■ TASK OBJECTIVE: Return everything in the listing below, from the line containing "this 480×360 image." down to the line containing "parking lot crack [330, 242, 480, 320]", with both of those lines included and every line copied word for word.

■ RECORDED DATA:

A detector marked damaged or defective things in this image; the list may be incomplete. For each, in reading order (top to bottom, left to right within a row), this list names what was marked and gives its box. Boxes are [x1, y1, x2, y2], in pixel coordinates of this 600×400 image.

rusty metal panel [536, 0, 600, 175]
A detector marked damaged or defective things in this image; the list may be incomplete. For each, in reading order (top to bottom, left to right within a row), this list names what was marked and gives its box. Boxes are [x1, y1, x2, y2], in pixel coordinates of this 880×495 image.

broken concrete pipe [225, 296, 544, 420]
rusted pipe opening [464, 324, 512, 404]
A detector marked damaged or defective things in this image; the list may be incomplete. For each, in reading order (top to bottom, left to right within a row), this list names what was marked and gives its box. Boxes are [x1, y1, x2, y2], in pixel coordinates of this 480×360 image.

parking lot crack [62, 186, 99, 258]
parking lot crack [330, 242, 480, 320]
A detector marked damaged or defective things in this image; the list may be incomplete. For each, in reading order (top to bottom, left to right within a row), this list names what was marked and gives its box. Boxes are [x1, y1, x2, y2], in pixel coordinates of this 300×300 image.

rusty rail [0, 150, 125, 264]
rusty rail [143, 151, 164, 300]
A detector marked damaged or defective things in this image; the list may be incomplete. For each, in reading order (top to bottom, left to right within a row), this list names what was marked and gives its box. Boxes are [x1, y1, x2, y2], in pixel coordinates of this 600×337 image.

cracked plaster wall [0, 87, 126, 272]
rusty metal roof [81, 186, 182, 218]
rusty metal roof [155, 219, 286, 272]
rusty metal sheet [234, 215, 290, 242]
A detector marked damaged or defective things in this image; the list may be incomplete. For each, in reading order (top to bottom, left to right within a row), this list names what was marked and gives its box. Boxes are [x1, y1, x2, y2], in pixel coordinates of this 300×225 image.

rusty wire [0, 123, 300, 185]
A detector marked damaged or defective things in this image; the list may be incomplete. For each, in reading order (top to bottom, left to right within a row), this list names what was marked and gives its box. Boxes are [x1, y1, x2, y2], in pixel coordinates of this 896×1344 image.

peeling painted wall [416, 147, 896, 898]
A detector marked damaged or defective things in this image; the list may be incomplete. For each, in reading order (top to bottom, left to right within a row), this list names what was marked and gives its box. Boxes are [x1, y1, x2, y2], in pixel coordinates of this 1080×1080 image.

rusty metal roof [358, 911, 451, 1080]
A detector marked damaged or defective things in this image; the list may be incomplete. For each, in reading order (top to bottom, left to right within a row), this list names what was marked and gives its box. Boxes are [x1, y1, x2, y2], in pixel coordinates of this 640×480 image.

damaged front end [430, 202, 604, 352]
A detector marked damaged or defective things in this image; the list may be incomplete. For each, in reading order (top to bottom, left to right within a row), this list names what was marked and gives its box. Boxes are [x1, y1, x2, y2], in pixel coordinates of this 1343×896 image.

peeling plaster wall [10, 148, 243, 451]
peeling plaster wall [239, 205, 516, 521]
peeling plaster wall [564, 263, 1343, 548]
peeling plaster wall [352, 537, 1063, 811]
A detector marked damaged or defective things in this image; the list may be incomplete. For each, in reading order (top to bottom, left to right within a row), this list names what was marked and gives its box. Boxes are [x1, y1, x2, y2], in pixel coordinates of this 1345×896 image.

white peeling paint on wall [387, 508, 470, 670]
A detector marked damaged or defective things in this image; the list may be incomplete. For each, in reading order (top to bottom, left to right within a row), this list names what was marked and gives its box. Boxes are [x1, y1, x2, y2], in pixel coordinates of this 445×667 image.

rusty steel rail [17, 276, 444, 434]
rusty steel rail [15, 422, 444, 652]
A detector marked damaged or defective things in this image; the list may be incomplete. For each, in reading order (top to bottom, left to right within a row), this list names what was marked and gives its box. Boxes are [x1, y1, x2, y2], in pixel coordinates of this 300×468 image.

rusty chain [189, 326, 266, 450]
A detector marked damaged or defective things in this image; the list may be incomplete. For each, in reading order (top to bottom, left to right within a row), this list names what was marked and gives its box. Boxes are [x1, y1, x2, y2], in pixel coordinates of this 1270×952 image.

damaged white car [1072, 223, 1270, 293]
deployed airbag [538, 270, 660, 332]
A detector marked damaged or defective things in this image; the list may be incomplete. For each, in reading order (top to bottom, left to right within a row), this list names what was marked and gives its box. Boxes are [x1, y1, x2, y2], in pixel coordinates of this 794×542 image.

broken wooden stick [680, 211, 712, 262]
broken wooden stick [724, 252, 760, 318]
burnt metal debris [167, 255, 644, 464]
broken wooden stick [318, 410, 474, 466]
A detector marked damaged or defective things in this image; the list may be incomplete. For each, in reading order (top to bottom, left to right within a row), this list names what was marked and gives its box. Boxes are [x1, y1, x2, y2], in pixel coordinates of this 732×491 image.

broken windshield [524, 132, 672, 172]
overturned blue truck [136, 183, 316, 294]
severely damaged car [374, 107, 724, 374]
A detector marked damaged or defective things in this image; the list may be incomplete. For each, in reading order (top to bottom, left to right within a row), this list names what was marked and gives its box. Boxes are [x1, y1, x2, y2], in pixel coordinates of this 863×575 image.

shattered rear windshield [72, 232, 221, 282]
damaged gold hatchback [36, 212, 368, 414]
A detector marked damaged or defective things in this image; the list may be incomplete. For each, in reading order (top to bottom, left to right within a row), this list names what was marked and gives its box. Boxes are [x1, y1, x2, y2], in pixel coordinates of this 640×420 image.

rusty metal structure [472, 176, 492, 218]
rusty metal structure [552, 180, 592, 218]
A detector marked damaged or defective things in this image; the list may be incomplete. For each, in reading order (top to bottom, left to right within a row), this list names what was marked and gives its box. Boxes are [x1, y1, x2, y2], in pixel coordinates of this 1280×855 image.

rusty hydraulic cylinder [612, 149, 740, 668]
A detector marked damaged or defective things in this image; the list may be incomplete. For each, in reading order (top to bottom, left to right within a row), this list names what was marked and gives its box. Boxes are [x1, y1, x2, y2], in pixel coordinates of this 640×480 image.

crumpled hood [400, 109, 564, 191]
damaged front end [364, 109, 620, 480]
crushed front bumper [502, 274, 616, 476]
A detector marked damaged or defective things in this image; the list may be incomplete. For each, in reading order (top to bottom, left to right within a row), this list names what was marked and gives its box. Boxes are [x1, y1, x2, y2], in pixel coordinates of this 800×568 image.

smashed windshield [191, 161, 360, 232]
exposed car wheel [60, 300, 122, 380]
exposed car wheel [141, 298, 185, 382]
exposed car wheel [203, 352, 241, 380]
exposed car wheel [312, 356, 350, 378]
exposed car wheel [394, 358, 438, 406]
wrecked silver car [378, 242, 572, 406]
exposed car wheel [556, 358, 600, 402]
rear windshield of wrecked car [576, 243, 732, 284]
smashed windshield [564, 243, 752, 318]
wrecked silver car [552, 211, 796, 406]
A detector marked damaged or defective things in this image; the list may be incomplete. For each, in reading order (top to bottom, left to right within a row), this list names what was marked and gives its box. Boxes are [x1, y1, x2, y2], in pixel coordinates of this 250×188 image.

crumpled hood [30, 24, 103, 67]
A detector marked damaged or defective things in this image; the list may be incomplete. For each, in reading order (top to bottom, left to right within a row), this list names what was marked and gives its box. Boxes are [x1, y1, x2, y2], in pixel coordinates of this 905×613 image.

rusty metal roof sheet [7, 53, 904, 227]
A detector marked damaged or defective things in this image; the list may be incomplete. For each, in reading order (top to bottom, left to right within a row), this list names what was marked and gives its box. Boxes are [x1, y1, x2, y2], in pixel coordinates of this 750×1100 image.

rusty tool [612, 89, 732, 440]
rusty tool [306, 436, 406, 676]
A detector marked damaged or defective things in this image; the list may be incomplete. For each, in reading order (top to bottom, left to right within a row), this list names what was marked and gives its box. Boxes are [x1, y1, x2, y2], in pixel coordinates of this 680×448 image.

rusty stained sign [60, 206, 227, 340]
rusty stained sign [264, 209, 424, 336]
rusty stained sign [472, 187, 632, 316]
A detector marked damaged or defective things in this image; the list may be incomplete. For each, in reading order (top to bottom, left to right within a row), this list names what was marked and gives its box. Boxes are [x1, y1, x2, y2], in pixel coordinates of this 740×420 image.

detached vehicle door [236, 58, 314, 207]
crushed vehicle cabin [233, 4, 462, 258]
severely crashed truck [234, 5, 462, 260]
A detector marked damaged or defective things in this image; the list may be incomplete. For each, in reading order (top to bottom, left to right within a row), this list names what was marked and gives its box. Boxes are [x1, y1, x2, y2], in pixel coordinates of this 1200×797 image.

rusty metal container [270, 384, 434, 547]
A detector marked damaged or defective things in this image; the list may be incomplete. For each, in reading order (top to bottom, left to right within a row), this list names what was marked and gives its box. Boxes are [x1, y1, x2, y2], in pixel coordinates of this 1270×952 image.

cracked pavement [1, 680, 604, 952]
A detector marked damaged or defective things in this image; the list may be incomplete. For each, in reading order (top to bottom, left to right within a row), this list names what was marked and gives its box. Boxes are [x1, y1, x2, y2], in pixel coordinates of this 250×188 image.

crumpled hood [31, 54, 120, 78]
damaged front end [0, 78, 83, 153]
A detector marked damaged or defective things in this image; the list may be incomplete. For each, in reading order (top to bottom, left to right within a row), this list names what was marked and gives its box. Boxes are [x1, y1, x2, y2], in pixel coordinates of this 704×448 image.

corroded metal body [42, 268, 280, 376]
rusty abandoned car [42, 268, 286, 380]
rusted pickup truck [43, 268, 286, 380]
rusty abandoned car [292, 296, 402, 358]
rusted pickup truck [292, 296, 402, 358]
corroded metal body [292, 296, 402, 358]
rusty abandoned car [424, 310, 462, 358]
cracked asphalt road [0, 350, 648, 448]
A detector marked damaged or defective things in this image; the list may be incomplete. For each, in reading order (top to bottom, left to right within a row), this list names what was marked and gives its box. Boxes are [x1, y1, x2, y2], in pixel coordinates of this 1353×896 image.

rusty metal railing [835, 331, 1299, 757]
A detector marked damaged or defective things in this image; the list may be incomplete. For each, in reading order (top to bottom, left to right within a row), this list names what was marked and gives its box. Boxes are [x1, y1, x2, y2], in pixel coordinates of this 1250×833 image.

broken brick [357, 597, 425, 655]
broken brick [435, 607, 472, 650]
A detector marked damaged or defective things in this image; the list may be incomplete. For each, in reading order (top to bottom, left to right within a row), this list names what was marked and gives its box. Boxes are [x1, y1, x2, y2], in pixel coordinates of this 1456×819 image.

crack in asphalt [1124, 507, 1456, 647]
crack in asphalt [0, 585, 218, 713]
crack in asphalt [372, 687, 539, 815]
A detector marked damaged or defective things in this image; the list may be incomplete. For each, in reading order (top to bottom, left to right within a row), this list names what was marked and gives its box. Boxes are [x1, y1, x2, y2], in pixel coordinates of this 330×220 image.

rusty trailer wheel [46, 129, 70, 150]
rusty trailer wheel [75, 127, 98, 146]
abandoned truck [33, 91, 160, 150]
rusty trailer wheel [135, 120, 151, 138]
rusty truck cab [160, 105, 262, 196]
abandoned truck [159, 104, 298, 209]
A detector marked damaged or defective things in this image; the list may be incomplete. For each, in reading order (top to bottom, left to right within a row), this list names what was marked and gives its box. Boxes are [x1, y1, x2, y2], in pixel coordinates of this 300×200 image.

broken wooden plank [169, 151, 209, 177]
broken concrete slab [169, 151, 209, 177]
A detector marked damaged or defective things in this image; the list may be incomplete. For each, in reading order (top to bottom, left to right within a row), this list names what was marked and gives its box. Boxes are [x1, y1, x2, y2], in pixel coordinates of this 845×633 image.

■ COMPLETE RESPONSE:
A detector marked damaged or defective things in this image; the list may be incomplete. For each, in reading order (top to bottom, left to right within a row), this list names what was marked and gives its box. Boxes are [x1, y1, x2, y2], in pixel coordinates of this 480×360 image.

parking lot crack [62, 186, 99, 258]
parking lot crack [330, 242, 480, 320]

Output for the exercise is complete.